Кроме того, мне из названия этой комиссии было непонятно, что именно угрожает интересам России. Вся правда о пакте Молотова-Риббентропа (договор 1939 года между Германией и СССР о ненападении – прим. ред.) в интересах России или против интересов России? Я лично полностью убежден, что у России настолько великая, драматичная и динамичная история, что правда о ней навредить ни истории, ни самой России не может. Наоборот, чем больше вранья, тем больше вреда. И, на мой взгляд, фальсификация – это то, что перевирает историю. Но многие люди со мной не согласятся.

– В таком случае, заявляя о попытках фальсифицировать историю России и о необходимости противодействия этому, государство пытается себе вернуть монополию на историю и ее трактовки, как это было в СССР?

– Сейчас ведь идет дискуссия даже дальше: не нужна ли нам официальная идеология? Может, стоит поменять Конституцию, где государственная идеология запрещена, и ввести туда статью о государственной идеологии. На мой взгляд, это бред, конечно. Тогда нужно не только эту статью менять в Конституции, надо всю Конституцию выбрасывать в мусорное ведро и писать новую.

#### Задания для выполнения:
[a] Что, согласно тексту о фальсификации истории, запрещено действующей Конституцией?
[b] Продолжите текст о фальсификации истории, начав сразу после его последнего предложения.
Записи, приведённые далее, представляют собой отдельный материал.

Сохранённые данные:
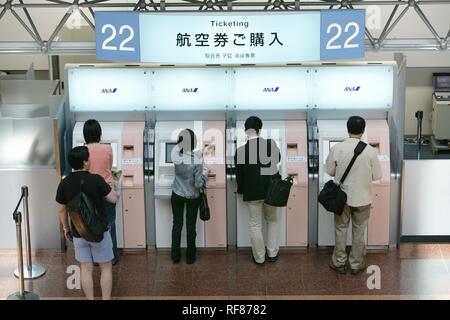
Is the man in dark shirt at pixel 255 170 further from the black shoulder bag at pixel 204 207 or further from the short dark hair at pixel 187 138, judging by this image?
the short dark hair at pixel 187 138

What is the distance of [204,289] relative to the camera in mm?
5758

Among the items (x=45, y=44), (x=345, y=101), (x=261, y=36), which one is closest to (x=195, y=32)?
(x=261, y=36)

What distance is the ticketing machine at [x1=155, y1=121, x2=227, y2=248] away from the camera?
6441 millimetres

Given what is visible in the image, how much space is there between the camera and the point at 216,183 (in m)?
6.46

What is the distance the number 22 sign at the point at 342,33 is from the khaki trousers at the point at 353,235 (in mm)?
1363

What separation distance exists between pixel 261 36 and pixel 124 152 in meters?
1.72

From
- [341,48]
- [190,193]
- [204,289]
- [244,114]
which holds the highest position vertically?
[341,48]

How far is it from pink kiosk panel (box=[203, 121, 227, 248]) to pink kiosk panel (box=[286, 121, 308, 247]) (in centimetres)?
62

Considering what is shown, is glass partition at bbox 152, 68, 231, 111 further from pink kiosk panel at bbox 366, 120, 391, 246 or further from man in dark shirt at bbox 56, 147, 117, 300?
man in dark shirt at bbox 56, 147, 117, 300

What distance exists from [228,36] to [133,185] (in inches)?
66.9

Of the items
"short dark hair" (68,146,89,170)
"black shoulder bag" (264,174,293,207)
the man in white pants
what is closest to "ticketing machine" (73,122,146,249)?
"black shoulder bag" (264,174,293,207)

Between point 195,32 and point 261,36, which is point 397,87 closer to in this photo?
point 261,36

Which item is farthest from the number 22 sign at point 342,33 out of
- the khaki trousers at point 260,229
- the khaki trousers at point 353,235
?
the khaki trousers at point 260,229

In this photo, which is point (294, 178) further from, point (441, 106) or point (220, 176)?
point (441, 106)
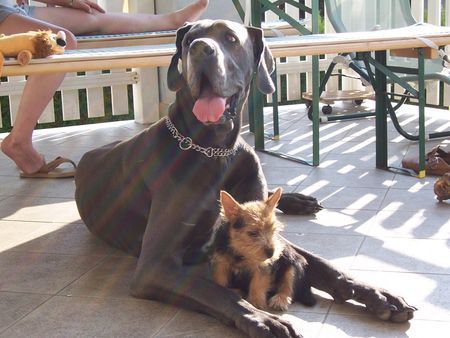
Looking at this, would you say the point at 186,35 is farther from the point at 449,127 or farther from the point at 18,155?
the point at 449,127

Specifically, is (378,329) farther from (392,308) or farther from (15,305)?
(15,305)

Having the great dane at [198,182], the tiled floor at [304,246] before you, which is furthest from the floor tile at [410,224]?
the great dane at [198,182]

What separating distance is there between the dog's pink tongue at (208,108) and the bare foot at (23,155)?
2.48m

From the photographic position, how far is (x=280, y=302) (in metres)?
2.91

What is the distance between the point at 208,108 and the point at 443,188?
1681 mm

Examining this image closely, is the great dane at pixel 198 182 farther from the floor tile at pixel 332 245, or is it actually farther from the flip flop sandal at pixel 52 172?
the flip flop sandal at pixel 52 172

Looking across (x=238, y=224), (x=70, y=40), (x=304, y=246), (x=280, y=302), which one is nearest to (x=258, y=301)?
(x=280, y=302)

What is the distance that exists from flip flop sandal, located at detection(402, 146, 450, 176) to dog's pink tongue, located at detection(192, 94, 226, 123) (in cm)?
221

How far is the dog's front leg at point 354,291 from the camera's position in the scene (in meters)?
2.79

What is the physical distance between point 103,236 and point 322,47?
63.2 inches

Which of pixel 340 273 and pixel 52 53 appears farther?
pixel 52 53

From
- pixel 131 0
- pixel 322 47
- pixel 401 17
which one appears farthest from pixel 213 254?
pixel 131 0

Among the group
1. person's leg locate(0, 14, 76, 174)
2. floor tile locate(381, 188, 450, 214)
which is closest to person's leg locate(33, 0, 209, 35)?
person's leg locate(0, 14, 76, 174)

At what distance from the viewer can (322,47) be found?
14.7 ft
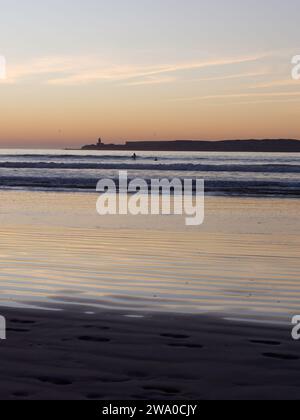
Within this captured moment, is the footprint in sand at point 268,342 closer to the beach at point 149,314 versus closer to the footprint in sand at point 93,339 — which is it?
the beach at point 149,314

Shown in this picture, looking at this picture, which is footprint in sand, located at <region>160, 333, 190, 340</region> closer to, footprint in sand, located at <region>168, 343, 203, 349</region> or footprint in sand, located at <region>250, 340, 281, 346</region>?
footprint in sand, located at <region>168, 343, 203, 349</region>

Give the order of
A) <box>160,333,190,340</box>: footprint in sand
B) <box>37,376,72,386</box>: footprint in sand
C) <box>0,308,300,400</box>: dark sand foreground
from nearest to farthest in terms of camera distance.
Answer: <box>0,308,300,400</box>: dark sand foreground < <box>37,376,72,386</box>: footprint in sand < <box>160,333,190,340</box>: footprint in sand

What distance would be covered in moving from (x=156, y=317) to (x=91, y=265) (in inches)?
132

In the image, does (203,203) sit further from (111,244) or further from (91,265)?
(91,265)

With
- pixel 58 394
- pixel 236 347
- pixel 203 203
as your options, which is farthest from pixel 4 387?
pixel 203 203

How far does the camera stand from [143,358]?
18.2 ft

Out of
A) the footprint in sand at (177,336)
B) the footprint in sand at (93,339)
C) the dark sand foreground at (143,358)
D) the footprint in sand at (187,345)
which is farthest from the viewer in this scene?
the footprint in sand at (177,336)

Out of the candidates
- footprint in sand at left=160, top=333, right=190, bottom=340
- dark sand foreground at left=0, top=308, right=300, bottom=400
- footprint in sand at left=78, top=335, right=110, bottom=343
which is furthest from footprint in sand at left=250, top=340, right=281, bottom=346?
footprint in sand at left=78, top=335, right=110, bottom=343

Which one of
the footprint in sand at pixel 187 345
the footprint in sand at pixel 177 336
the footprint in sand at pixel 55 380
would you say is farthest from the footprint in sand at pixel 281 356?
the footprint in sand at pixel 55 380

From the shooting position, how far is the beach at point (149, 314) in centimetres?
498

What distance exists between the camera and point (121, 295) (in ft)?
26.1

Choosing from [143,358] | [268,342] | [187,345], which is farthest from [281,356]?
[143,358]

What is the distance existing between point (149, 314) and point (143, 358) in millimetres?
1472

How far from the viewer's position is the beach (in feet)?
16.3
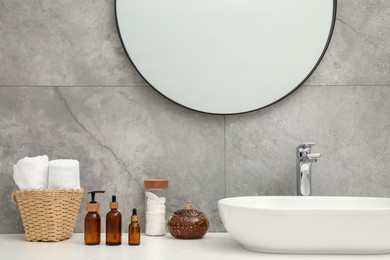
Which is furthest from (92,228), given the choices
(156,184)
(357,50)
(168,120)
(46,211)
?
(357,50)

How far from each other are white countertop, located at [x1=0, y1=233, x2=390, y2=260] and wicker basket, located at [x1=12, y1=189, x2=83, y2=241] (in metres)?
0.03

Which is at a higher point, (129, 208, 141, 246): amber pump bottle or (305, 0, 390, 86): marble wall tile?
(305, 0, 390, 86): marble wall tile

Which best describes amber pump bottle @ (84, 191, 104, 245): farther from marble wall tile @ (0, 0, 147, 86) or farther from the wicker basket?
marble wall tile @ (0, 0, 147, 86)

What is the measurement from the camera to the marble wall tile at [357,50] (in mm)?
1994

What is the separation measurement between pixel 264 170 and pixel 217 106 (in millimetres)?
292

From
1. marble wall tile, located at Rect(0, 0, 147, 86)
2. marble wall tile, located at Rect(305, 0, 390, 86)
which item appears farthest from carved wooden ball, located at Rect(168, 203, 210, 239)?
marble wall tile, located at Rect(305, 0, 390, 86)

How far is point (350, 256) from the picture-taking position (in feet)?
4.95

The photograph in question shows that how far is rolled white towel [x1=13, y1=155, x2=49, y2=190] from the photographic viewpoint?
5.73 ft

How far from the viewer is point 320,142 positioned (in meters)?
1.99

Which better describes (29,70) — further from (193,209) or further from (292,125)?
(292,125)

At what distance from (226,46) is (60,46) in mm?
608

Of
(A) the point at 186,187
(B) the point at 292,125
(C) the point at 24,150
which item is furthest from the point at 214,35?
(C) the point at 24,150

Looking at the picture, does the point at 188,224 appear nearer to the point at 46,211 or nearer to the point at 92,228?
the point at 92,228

#### Ответы на задания:
[a] Государственная идеология.

[b]
Если у нас есть государственная идеология, то она по определению должна быть единственной. Соответственно, должна быть одна партия, которая ее проповедует и олицетворяет. Далее, у нас не может быть в таком случае сменяемости власти. И мы, таким образом, возвращаемся в Советский Союз, здравствуй 6-я статья Конституции СССР! Долой все выборы, да здравствует однопартийная система и политбюро ЦК КПСС. 

Естественно, это принимается только, если история воспринимается как подпорка идеологии. Если наша история хороша только тогда, когда она хороша и спокойна. Но спокойненько может быть только на кладбище! В жизни спокойненько не бывает, и в истории тоже. История всегда вся бурлит. И если делать из нее тихонький прудик или болотце, то это будет уже не история. Это будет некая придуманная штучка, сказка про «Красную Шапочку». Людей, которые хотят иметь вместо истории сказку про «Красную Шапочку» или «Трех поросят», конечно, много.

– Заявленная идея по созданию закона о российской нации – событие из того же разряда?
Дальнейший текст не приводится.